The following were the exclusion criteria: other drug dependencies (except nicotine), renal insufficiency, pregnancy or breast feeding, previous treatment with acamprosate, hospitalization for treatment of an Axis 1 psychiatric disorder, participation in any other study in the previous month, use of any unregistered experimental treatment and inability or ineligibility to provide an informed consent. There were no forbidden concomitant medications, with the exception of other abstinence-promoting drugs. Moreover, if it was anticipated that hospitalization for any reason beyond the 3 week inpatient detoxification would be required, the patient was excluded.
Randomization and treatment
Subjects were screened when they were admitted for a 3 week acute detoxification programme in the addiction unit of the Brugmann University Hospital.

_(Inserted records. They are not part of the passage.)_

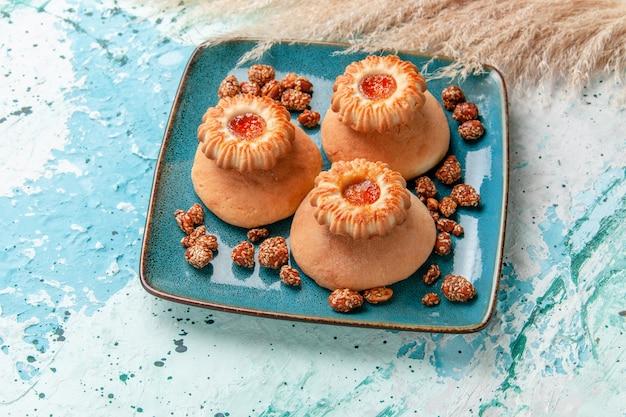 Widok połowy góry pyszne ciasta z ciasteczkami i słodkimi orzechami na jasnoniebieskiej powierzchni upiec ciasto biszkoptowe słodki cukier orzechowy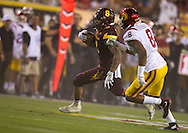 Arizona State University and University of Southern California in a football game on September 26, 2015 in Tempe, AZ.  USC won 42 to 14.  At half, USC led 35 to 0.<br /> <br /> A pair of eights, D.J. Foster (8) ASUcarries the ball in the third quarter is followed by Iman Marshall (8) USC.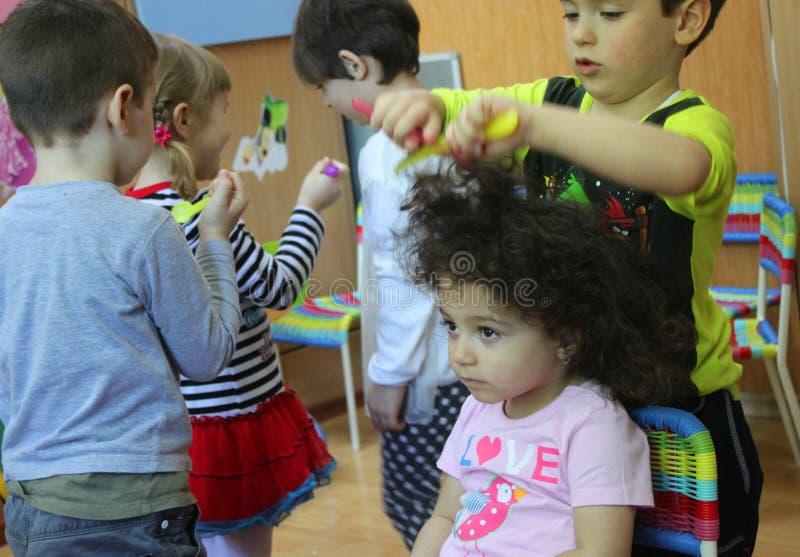 Kinderen die in kleuterschool de kapper spelen royalty-vrije stock afbeelding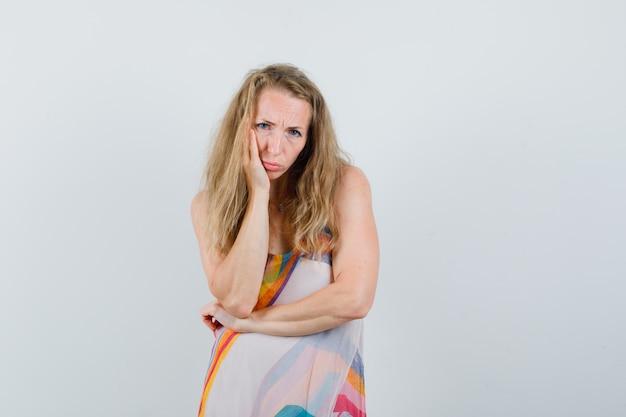 Młoda dama opierając uniesioną dłoń na policzku w letniej sukience i patrząc smutno.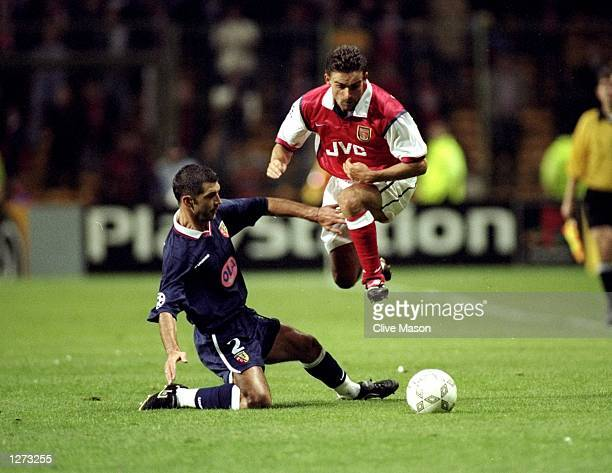 Eric Sikora of Arsenal is tackled during the UEFA Champions League against Lens at the Felix Bollarent Stadium in Lens France The game ended in a...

Once the patients fulfilling the inclusion criteria had completed 1 week of abstinence, they were randomized into two groups, with or without a nurse follow-up. A computer-generated code was created before the beginning of the study and held by an independent third party. Investigators telephoned the centre before the inclusion of each subject, to obtain a randomization number defining the group to which the patient was to be assigned. Investigators had no access to the source code.
After detoxification, the patients were discharged and subsequently followed up as outpatients for the study duration. In case of a severe relapse (defined as a relapse requiring rehospitalization), the treating physician could readmit the patient. Treatment with acamprosate was initiated during the first 7 days of abstinence and continued for 26 weeks. The dose administered was 1998 mg/day if their body weight exceeded 60 kg (two 333 mg tablets t.i.d.) or a dose of 1332 mg/day if their body weight was <60 kg (four tablets: two in the morning, one at midday and one in the evening). The moment of randomization and the initiation of acamprosate treatment after 1 week's abstinence during the inpatient detoxification programme was taken as the beginning of the study period. Use of naltrexone or disulfiram was not permitted during the study period. The patients could receive any appropriate psychotherapeutic procedure deemed useful by the hospital physician.
The patients returned to the hospital outpatient clinic at 4 and 6 weeks, then every 4 weeks to assess the efficacy, safety and compliance to treatment. Patients in the no nurse follow-up group were invited to consult their general practitioner whenever necessary. The latter received no specific instructions on how the patients should be managed. The management of the no nurse group corresponded to the standard rehabilitation care of alcohol dependence in the Brugmann University Hospital. Patients in the nurse follow-up group could also consult their general practitioner if required.
In the nurse follow-up group, a community nurse, who contacted the patient at least once a week by telephone, closely monitored each patient. One individual filled the role. She was available by telephone 24 h a day, 7 days a week and could arrange ad hoc telephone calls to the patient by mutual agreement. Home visits could be made at the initiative of the patients or the community nurse, with the patient's consent, whenever considered useful. The community nurse also coordinated a follow-up at the hospital outpatient clinic and by the general practitioner, and could accompany the patient to these consultations if desired. She did not specifically recommend referral for other therapies.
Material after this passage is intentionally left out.